What's your point? Just because the phase currents are going to be "really high" in your examples doesn't disprove a damn thing about the relationships shown in the graphics in the first post. I wasn't suggesting they were low. If you're operating a low-wind motor at 100 volts, you can bet that phase currents can be really high under all throttle conditions, whether that be low partial throttle, high partial throttle and especially full throttle.

Just because you would pull 1000 amps from full throttle doesn't make 500 amps at 50% throttle that much kinder...

 

[John in CR]

Do your homework assignment and see that phase currents are in fact higher at those types of partial throttle situations, not the 50% less that you're still claiming.
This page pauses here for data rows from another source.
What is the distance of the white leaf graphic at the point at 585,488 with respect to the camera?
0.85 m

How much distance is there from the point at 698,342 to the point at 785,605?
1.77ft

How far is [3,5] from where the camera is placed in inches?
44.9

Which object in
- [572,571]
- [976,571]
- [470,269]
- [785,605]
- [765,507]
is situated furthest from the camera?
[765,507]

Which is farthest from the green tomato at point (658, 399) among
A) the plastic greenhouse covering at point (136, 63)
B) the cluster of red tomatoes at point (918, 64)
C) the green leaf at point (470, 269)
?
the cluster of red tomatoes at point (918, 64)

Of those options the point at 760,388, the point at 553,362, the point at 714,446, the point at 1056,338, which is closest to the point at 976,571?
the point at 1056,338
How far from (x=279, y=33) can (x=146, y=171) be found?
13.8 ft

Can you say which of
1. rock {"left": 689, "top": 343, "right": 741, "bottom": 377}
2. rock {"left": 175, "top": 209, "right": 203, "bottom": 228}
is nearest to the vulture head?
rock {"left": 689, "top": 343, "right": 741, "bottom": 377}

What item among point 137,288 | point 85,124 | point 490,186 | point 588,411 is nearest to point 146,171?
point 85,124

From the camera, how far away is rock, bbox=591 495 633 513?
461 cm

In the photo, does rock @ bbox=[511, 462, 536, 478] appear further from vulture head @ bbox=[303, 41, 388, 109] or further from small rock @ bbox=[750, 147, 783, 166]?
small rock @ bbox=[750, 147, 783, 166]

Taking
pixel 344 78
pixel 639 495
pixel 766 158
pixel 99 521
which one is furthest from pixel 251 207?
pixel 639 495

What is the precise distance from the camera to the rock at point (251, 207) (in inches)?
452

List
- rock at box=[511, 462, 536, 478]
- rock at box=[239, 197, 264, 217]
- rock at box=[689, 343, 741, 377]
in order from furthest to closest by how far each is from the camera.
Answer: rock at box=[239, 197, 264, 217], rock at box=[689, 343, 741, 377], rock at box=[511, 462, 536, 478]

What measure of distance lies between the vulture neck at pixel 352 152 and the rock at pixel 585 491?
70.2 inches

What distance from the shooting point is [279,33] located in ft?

Until you get that, you're still just stuck in the trees.

 

[swbluto]

Do your homework assignment and see that phase currents are in fact higher at those types of partial throttle situations, not the 50% less that you're still claiming. Until you get that, you're still just stuck in the trees.

You're right, the 50% value I showed was only at 0 RPM, when you're actually moving, the percentage will be lower.

So, let's set an agreement on the details of this "homework" that disproves my original post. What are you comparing? 50% throttle at 15 mph with a 100volt 5302 setup and 100% throttle at 15 mph with a 100volt 5302 setup and no current limit on a 20 inch wheel?

If there is a current limit, and the battery current is exceeded at the requested throttle position at the low throttle and full throttle, then the throttle in effect doesn't matter. The controller "decides" the duty rate needed to achieve the battery current limit desired, and the throttle position doesn't matter. In this case, the phase currents will be equal. This is typically the "dead zone" of throttle because any higher throttle doesn't make a difference, so the "effective throttle" area is a lower portion of the throttle. I'm not referring to the "dead throttle" area in the above graphics, I'm referring to the effective throttle. This dead throttle is part of what sucks of speed-based controllers with a current limit because you only have so much "range" on the throttle to control it, and it can be hard to get exactly the amount of power that you want.

If you lower the "effective throttle", phase currents will be lower. This is what I'm claiming if your intention is a current-limited situation.

 

[liveforphysics]

SWbluto- I created this thread to increase understanding of what happens IN CURRENT LIMITING!!!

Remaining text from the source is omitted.